THE LAST OF THE PIRATES

The first few years of the new millennium were also the end of an era. Grime’s first flush of youth, before it took the name, took place in the last days of a wilder, rougher metropolis; before a swathe of council estate regenerations began and others were demolished altogether. The demographics in areas like Bow, Stratford and Lewisham would grow ever more affluent, as richer people moved in, and New Labour plastered London with CCTV – a change intimately connected to their Urban Renaissance strategy to bring the middle classes back to the inner cities.
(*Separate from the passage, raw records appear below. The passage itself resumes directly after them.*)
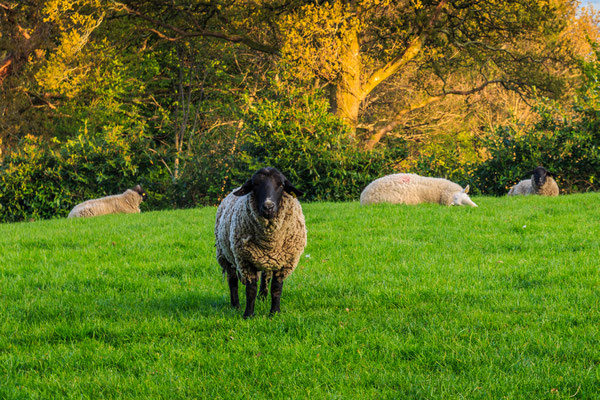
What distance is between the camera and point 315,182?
1664 cm

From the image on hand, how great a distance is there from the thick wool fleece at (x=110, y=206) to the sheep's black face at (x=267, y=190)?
1227cm

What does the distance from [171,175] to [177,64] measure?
11124 mm

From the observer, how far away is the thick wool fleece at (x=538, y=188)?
15097mm

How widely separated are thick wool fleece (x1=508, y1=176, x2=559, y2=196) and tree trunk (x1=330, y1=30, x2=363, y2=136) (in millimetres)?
6361

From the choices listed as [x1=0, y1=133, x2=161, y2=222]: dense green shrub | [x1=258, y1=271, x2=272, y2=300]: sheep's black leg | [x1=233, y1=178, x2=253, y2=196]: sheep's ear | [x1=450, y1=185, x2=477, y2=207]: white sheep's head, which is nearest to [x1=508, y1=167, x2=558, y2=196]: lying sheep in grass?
[x1=450, y1=185, x2=477, y2=207]: white sheep's head

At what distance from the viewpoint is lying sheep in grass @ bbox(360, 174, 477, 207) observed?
13562 millimetres

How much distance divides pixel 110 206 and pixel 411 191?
9.08 meters

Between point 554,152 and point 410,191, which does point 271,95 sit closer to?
point 410,191

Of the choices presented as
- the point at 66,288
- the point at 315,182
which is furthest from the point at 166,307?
the point at 315,182

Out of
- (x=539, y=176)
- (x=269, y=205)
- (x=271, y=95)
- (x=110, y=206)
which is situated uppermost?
(x=271, y=95)

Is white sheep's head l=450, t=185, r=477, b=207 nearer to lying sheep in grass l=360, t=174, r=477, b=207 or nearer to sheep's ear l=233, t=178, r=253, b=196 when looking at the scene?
lying sheep in grass l=360, t=174, r=477, b=207

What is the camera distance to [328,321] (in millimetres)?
5375

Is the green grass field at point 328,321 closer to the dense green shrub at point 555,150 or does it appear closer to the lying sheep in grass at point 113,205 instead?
the lying sheep in grass at point 113,205

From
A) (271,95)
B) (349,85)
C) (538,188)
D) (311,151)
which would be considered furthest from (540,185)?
(271,95)
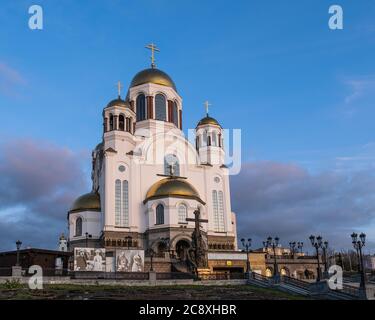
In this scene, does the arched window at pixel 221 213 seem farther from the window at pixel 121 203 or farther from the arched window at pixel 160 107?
the arched window at pixel 160 107

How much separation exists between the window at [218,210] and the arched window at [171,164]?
16.7 ft

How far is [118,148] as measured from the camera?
54.4 metres

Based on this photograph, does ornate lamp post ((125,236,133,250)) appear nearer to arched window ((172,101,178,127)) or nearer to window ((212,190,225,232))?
window ((212,190,225,232))

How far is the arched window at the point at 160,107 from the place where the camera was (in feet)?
200

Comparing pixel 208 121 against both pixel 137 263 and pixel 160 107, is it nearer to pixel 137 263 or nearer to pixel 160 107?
pixel 160 107

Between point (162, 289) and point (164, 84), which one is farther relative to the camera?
point (164, 84)

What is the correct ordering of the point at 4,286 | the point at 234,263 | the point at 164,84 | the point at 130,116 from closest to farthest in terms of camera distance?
1. the point at 4,286
2. the point at 234,263
3. the point at 130,116
4. the point at 164,84

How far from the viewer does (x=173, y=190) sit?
166ft

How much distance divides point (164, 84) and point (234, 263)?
25.8 metres

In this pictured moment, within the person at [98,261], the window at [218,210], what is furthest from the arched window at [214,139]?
the person at [98,261]

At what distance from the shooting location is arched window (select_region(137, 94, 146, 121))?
199 ft
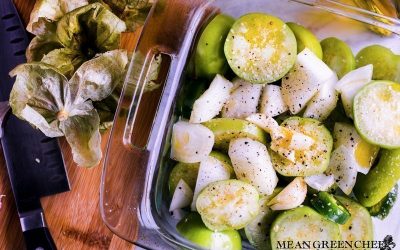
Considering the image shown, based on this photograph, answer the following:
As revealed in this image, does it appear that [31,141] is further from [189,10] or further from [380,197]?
[380,197]

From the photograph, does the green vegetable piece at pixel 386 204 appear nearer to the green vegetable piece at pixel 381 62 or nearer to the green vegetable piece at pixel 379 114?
the green vegetable piece at pixel 379 114

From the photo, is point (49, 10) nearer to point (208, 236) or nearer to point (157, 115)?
point (157, 115)

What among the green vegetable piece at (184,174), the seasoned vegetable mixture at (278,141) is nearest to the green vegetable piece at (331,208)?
the seasoned vegetable mixture at (278,141)

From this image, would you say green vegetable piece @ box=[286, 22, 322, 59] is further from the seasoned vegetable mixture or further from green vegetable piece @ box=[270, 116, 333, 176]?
green vegetable piece @ box=[270, 116, 333, 176]

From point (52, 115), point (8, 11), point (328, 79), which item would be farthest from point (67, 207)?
point (328, 79)

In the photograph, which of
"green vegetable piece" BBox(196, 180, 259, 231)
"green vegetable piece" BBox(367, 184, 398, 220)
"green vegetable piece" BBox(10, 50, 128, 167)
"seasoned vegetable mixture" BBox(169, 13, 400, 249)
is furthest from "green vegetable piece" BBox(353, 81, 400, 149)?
"green vegetable piece" BBox(10, 50, 128, 167)

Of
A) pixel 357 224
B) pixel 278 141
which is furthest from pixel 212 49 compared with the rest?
pixel 357 224
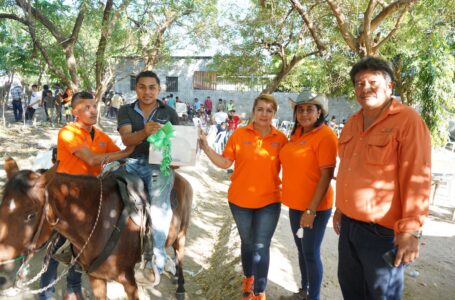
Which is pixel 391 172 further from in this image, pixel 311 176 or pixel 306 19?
pixel 306 19

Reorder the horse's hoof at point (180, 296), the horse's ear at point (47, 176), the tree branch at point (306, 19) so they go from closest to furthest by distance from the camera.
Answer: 1. the horse's ear at point (47, 176)
2. the horse's hoof at point (180, 296)
3. the tree branch at point (306, 19)

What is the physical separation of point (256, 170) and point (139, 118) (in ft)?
3.83

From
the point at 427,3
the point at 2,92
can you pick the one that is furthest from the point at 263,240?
the point at 2,92

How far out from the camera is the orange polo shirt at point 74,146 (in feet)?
9.61

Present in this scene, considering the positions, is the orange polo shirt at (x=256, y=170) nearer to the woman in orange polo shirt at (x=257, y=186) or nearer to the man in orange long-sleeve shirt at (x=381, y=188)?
the woman in orange polo shirt at (x=257, y=186)

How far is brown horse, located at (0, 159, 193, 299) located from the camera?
Result: 2102mm

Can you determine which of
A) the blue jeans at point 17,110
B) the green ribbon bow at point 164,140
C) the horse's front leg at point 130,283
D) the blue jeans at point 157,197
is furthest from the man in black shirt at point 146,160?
the blue jeans at point 17,110

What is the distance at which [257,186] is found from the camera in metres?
3.08

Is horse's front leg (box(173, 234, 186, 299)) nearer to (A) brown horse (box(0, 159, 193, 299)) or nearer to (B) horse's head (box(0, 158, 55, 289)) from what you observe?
(A) brown horse (box(0, 159, 193, 299))

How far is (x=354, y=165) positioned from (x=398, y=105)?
0.47 metres

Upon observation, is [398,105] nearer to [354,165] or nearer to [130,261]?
[354,165]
Until that point, illegal and semi-legal economies, black markets, cottage industries and thriving sub-cultures circling around inner London were essential to the informal city. In east London in particular, coping strategies in the face of entrenched poverty had long been part of the fabric: ducking and diving, wheeling and dealing, while the proximity to the Thames and docks meant historically the black market was always thriving.1 There is very little left of the informal city now, and pirate radio in the grime era might be the last bastion of truly autonomous, urban working-class self-expression – autonomous in the sense that it is possible to make a living from it, without the approval, or profit extraction, of the whiter, wealthier established British culture industries.

Mostly, it wasn’t about making money at all. In fact, DJs would pay monthly ‘subs’ of £20 or £25 for the upkeep of their station, and broadcast to a narrow radius of only a few miles, for the sheer love of it – although, in return for their subs, equipment and dubplates, came rave bookings, record sales, and a just-about-sustainable living. It’s hard to overstate how vital the pirates have been to the incubation and growth of eighties and nineties dance genres, from acid house and soul through ragga, jungle, happy hardcore, dubstep, UK garage, bassline, funky house, and so much else of the UK dance family tree. Their proliferation had reached a high point by the early 2000s, and they were the lifeblood of grime in its embryonic period: a meeting point; a testing and rehearsal ground for new and established talent, live on the mic and on the decks; a place where hits and stars were made; a communication channel and a binding agent, for the community contained within earshot. ‘I came from nothing. I came from the underground, the pirate-radio scene,’ Dizzee Rascal said in his Mercury Prize acceptance speech in 2003. ‘If you don’t acknowledge it, it will creep up anyway.’